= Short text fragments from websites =
+++
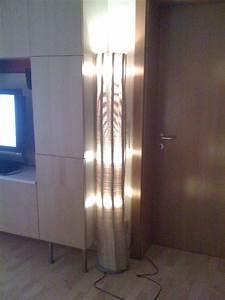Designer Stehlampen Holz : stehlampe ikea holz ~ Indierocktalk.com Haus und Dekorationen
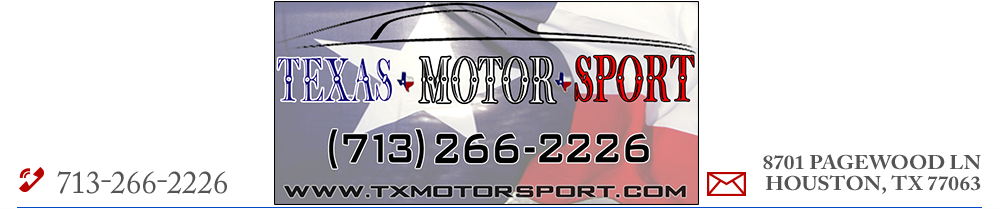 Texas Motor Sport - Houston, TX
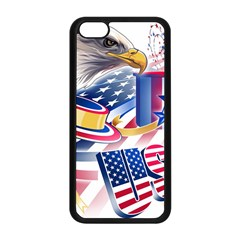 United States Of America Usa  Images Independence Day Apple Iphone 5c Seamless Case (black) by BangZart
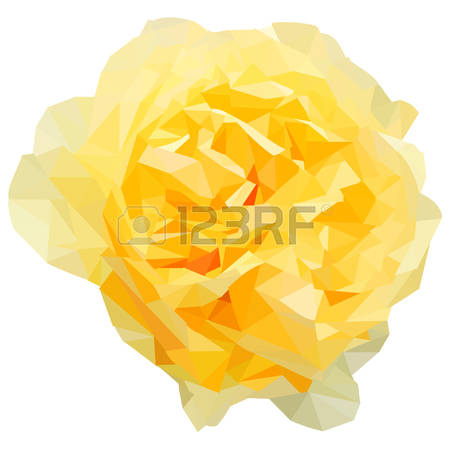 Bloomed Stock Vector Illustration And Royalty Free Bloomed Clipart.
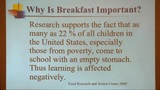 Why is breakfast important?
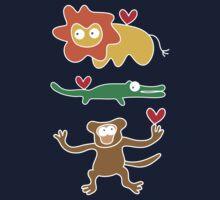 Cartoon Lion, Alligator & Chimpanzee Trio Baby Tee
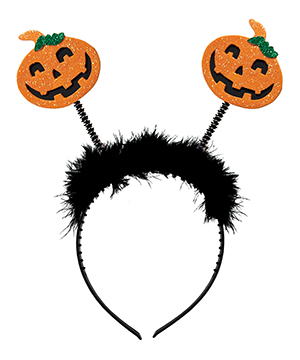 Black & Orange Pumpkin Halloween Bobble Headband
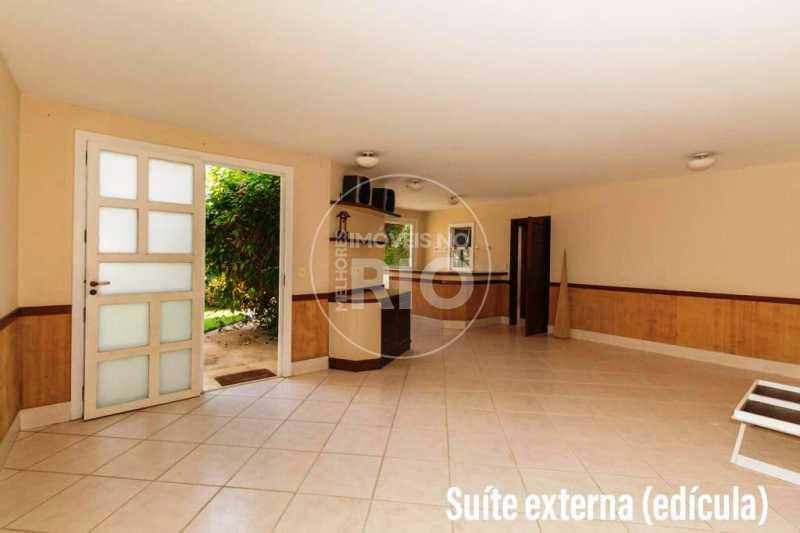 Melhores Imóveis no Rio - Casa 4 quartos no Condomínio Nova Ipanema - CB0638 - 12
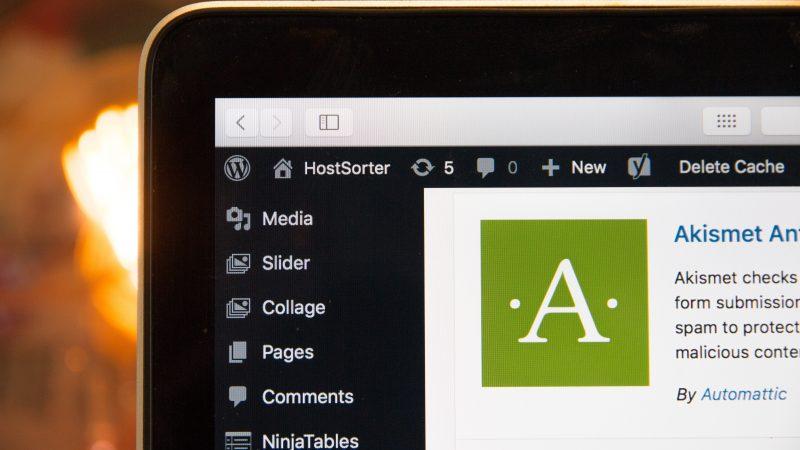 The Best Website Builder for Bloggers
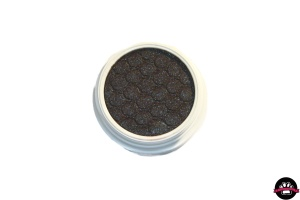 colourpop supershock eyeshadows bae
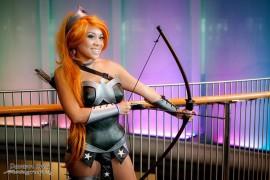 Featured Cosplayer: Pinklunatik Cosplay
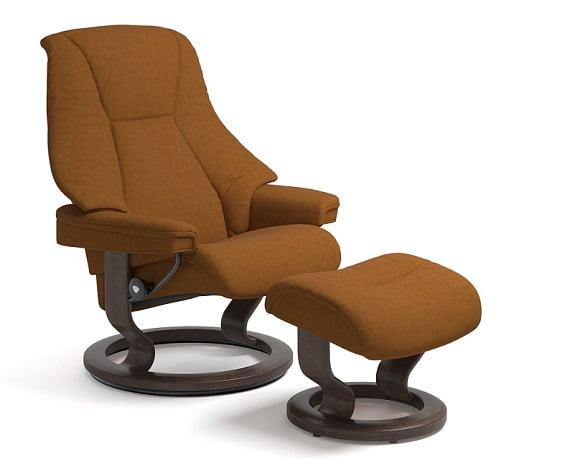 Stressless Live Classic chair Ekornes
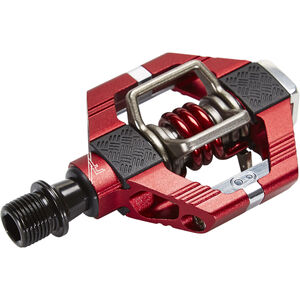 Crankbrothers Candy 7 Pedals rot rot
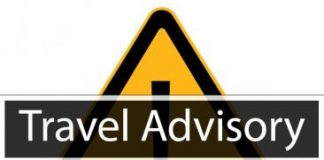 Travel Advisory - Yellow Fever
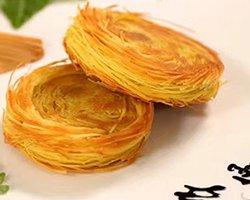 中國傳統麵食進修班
+++
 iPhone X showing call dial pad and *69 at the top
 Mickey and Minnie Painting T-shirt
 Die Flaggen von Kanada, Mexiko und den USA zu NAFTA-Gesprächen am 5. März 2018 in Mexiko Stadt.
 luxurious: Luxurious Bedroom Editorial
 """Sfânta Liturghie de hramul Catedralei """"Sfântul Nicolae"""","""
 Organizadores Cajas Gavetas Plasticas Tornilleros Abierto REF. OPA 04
+++
= Task details =
Working from the entries above, reproduce exactly and only the lines beginning with the line that has "Designer Stehlampen Holz" and ending with the line that has "Black & Orange"; omit all pictures.

= Solution to this problem =
Designer Stehlampen Holz : stehlampe ikea holz ~ Indierocktalk.com Haus und Dekorationen
 Texas Motor Sport - Houston, TX
 United States Of America Usa  Images Independence Day Apple Iphone 5c Seamless Case (black) by BangZart
 Bloomed Stock Vector Illustration And Royalty Free Bloomed Clipart.
 Why is breakfast important?
 Cartoon Lion, Alligator & Chimpanzee Trio Baby Tee
 Black & Orange Pumpkin Halloween Bobble Headband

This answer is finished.